▸ **Directions for this task**
Can you format the material below as a two-column CSV with the headers "request" and "answer"? Give one row for each request, put each value in a single quoted field with line breaks replaced by spaces, and leave out the pictures.

— start of Data lines —

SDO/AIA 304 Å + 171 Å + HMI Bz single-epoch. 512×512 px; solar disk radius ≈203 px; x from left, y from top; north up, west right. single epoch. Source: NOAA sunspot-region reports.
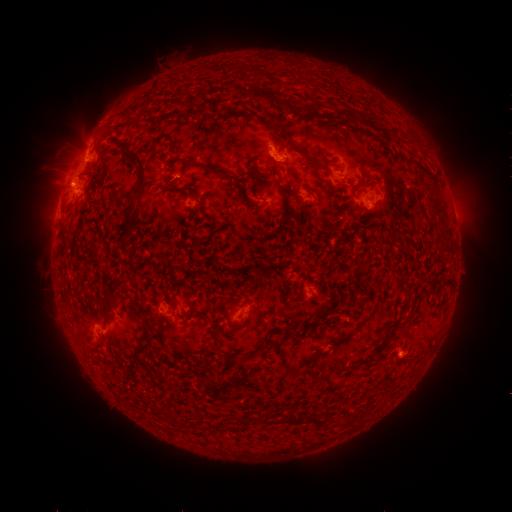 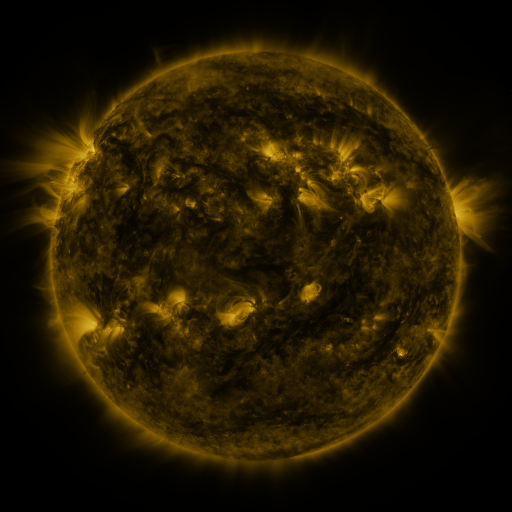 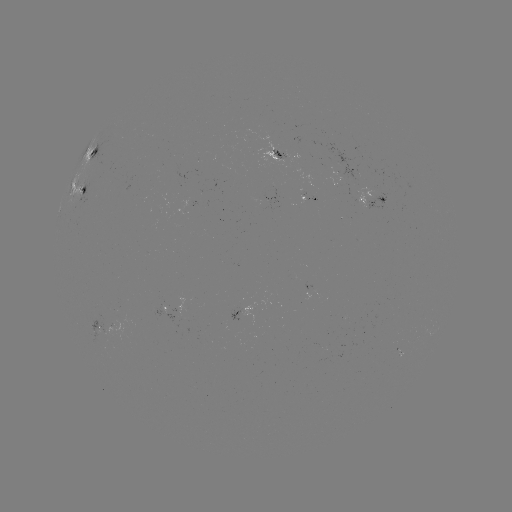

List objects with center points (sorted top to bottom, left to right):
spotted active region: (278, 155)
spotted active region: (92, 157)
spotted active region: (354, 173)
spotted active region: (87, 188)
spotted active region: (373, 200)
spotted active region: (314, 286)
spotted active region: (162, 308)
spotted active region: (249, 310)
spotted active region: (104, 326)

— end of Data lines —

▸ **Final answer**
request,answer
"SDO/AIA 304 Å + 171 Å + HMI Bz single-epoch. 512×512 px; solar disk radius ≈203 px; x from left, y from top; north up, west right. single epoch. Source: NOAA sunspot-region reports. List objects with center points (sorted top to bottom, left to right):","spotted active region: (278, 155) spotted active region: (92, 157) spotted active region: (354, 173) spotted active region: (87, 188) spotted active region: (373, 200) spotted active region: (314, 286) spotted active region: (162, 308) spotted active region: (249, 310) spotted active region: (104, 326)"